SuspiciousFeb 26, 2026, 10:40 PM

Verdict: suspicious
Confidence: medium
Model: gpt-5-mini
Summary: The skill's declared purpose (reading and managing Gmail via the gog CLI) is broadly consistent with its instructions, but there are several metadata and scope inconsistencies and a few behaviors (cron/heartbeat, logs, use of external AI API) you should verify before installing.

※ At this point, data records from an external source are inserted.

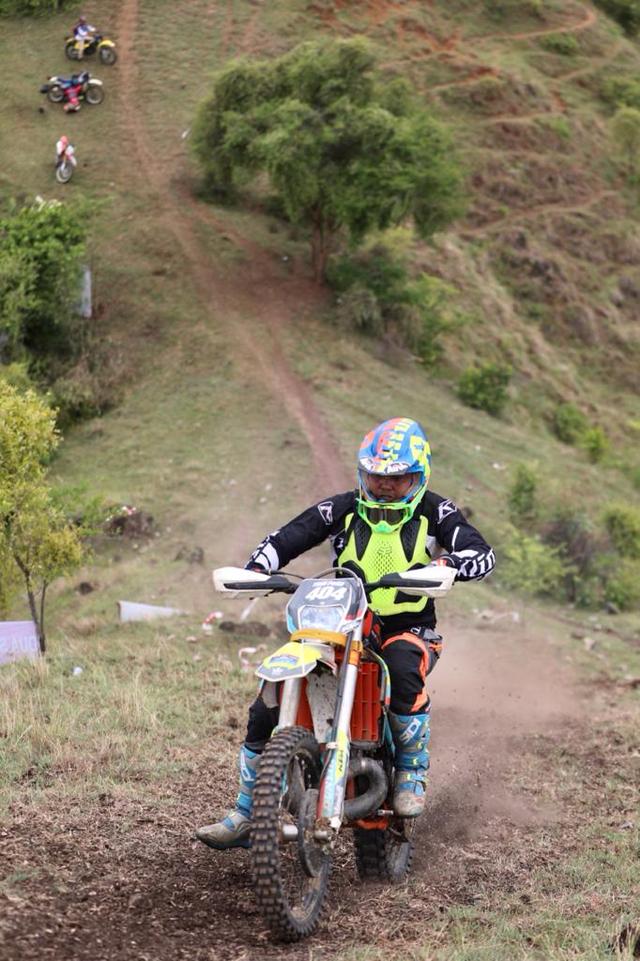 Foto: Aksi Pemotor Trail Uji Adrenalin di Paxco Aceh Full Day Adventure (318548)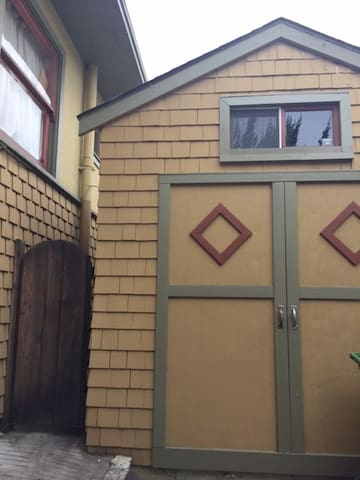 Charming Backyard Studio Cottage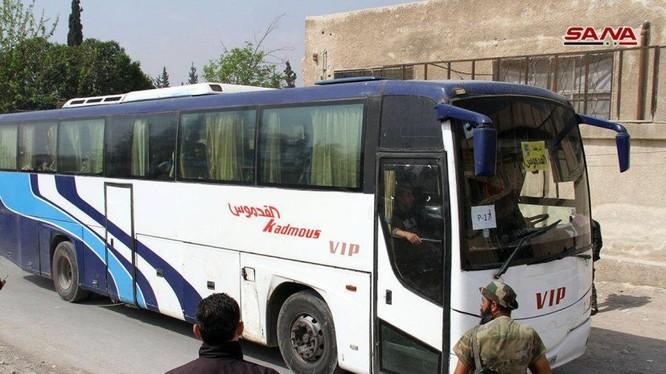 Lực lượng Hồi giáo cực đoan Jaish al-Islam di tản đợt 2 từ Douma. ảnh minh họa SANA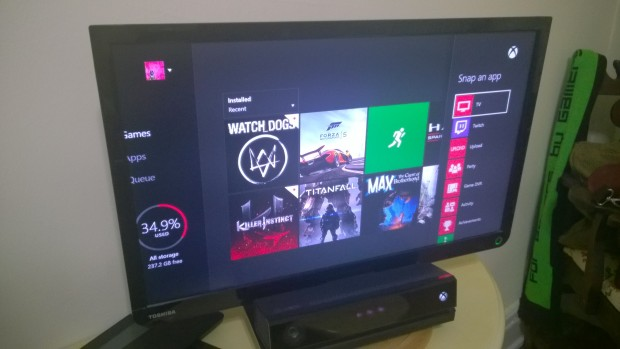 How to Play A Game & Watch TV on the Xbox One  (3)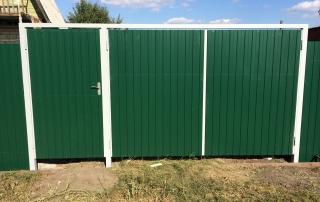 Забор из профнастила - зеленый мох RAL 6005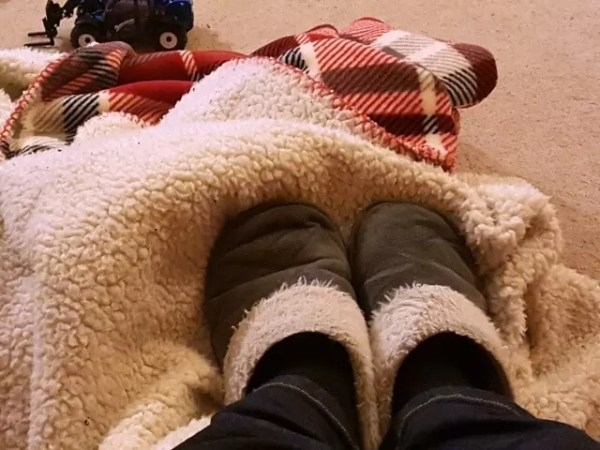 Hygge - slippers and blanket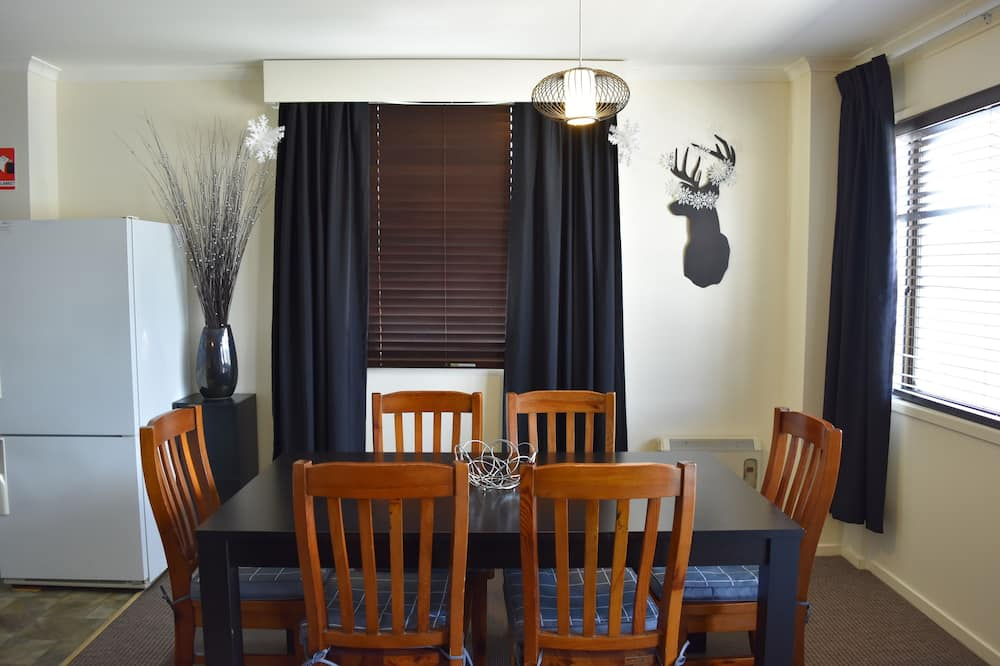Standard Apartment, 2 Bedrooms, Non Smoking, Kitchen (6 Share 5+ Nights) - In-Room Dining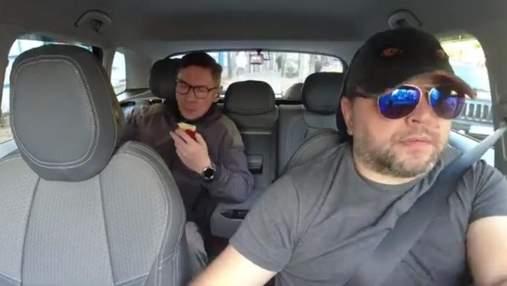 Київський таксист вигнав пасажира з яблуком: у мережі обговорюють гучне відео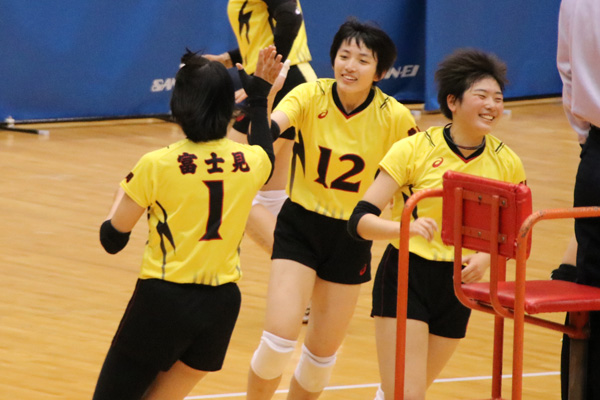 H30_volley09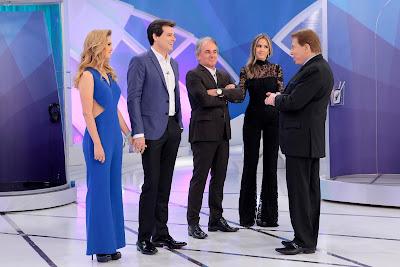 Silvio Santos ao lado de Celso Portiolli, Otávio Mesquita e suas. Crédito: Lourival Ribeiro/SBT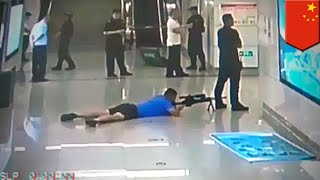 Police sniper gets captor from between colleague's legs - TomoNews Thumb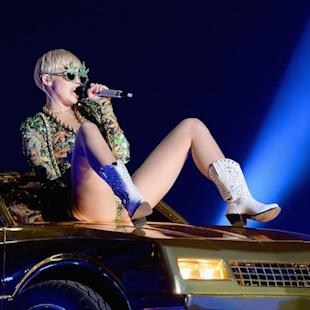 Miley Cyrus Postpones Bangerz Tour After Allergic Reaction to Antibiotics
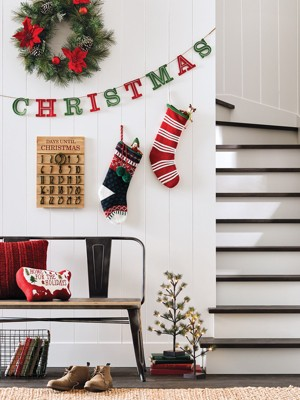 Festive Sights In Every Room. Holiday Wall Decor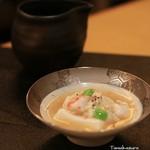 宵山 むらさき - ゴマ豆腐に湯葉とエビを載せて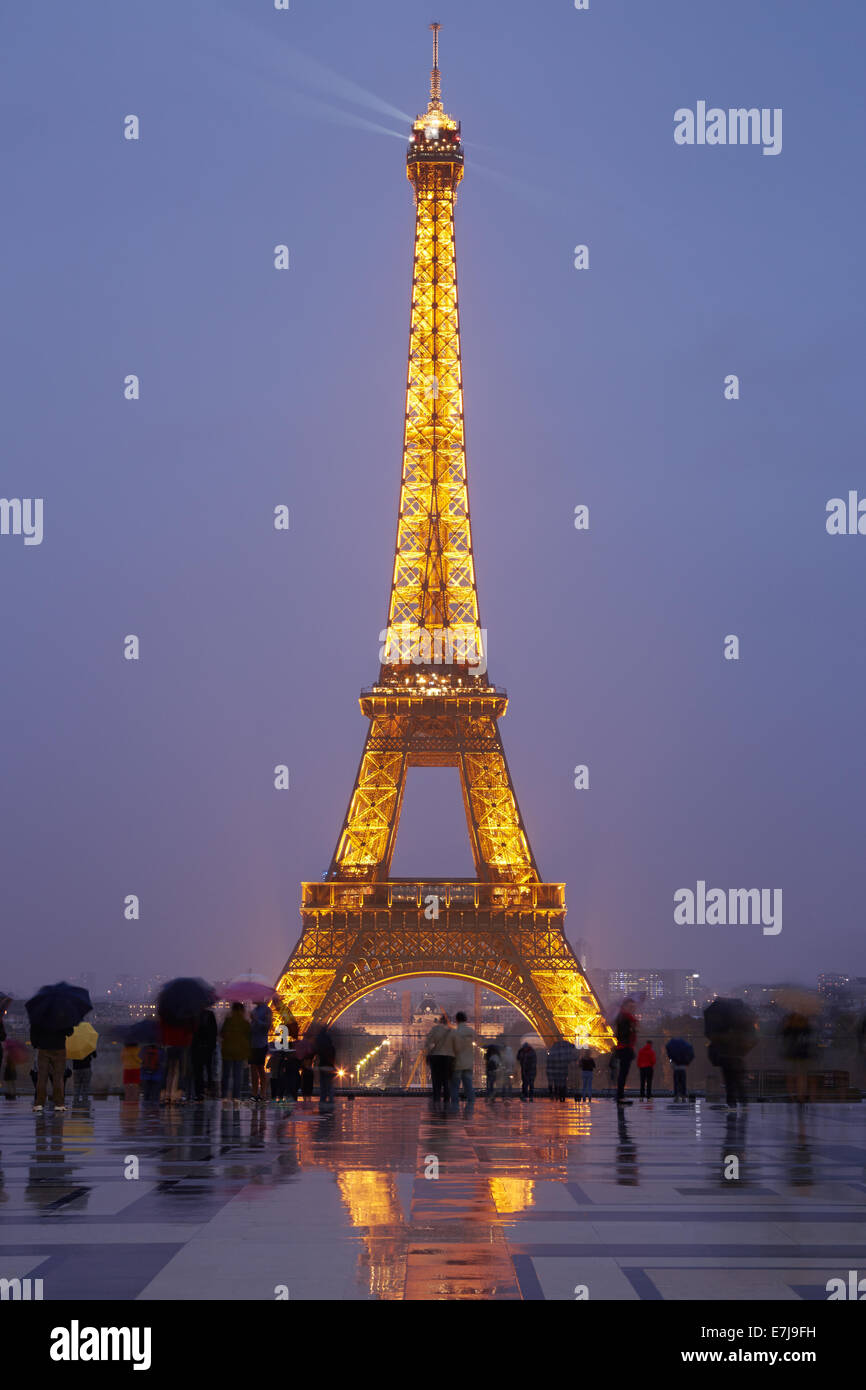 Eiffel tower in Paris with tourists at dusk - Stock Image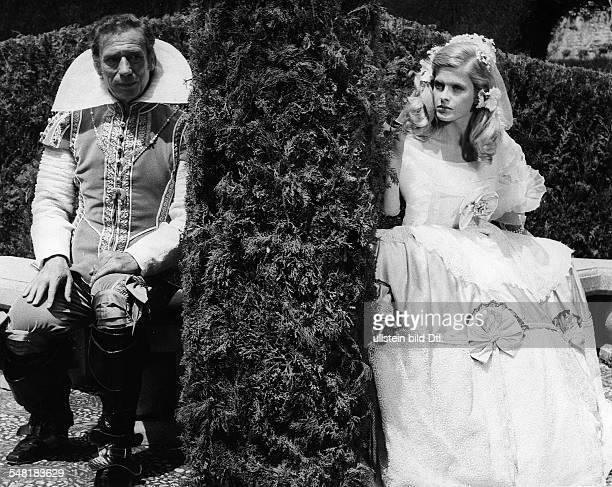 Montand Yves * Schauspieler Chansonnier Frankreich mit Karin Schubert in dem Film 'Die dummen Streiche der Reichen' 1971
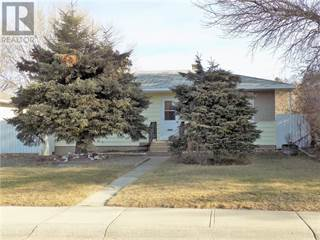 Single Family for sale in 1103 12B Street N, Lethbridge, Alberta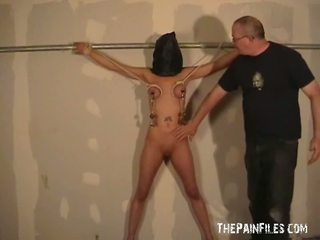 Hooded tenderfoot durere joy și oustanding tittie whipping de danii în roped și temnita punishment de ei stern maestru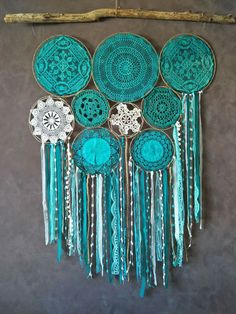 Multi circles of teal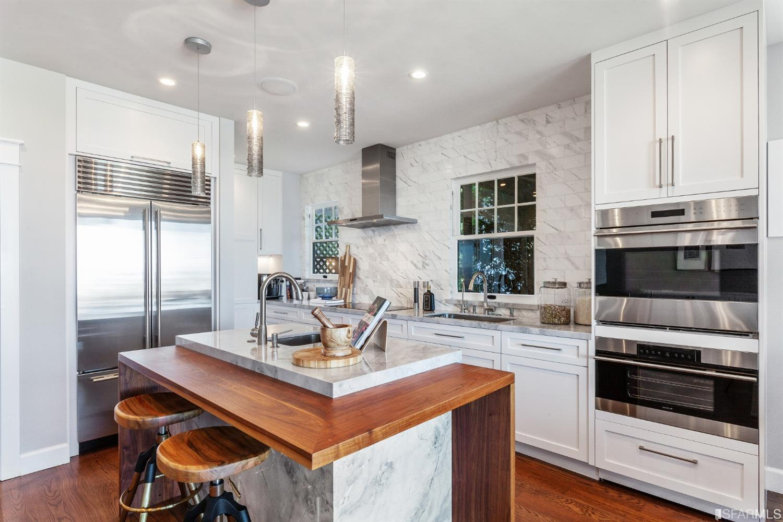 Small, chic white kitchen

Guidance: What to check before installing/using this skill: 1) Fix/inspect metadata: the registry shows 'Required env vars: [object Object]'. Confirm the skill will request only the env vars you expect (GOG_ACCOUNT; optionally ANTHROPIC_API_KEY and NOTIFY_CHANNEL). Ask the publisher to correct the package metadata. 2) Inspect the brew tap before installing: the formula comes from steipete/tap. Review the tap/formula repository (and gog CLI source) so you trust the binary you're installing. 3) OAuth credentials: the skill requires you to provide Google OAuth credentials (client_secret.json) and run gog auth. Keep that credentials file private and follow Google best practices. Be careful where you store it and who you grant file permissions to. 4) External AI API: the analyzer and responder use Anthropic (ANTHROPIC_API_KEY) to process email contents unless privacy_mode is enabled. Only provide that API key if you are comfortable with email content being sent to that external service; enable privacy_mode (or anonymize sensitive content) if you prefer. 5) Confirm destructive and automated actions: email-organizer includes destructive commands (trash/delete) but the docs mandate explicit confirmation. Before enabling scheduled cron/heartbeat jobs or allowing the agent to run automatically, confirm whether enabling is manual. Do not enable automatic background jobs or notification channels until you understand what will run and when. 6) Audit/logs and exports: the skill saves audit logs and detected prompts to files in ~/.openclaw/workspace and can export data to Google Sheets via gog sheets (requires SHEET_ID/credentials). If you want privacy, verify where logs are stored and consider enabling privacy_mode. 7) Test in a controlled environment: try read-only queries first (search/get) and avoid granting send/delete permissions until satisfied. Ask the skill author whether any install step will write to OpenClaw config files automatically or only provide instructions for you to apply. If you want, I can produce a short checklist of specific commands and files to inspect (brew formula URL, gog binary SHA, openclaw config diffs) before installing.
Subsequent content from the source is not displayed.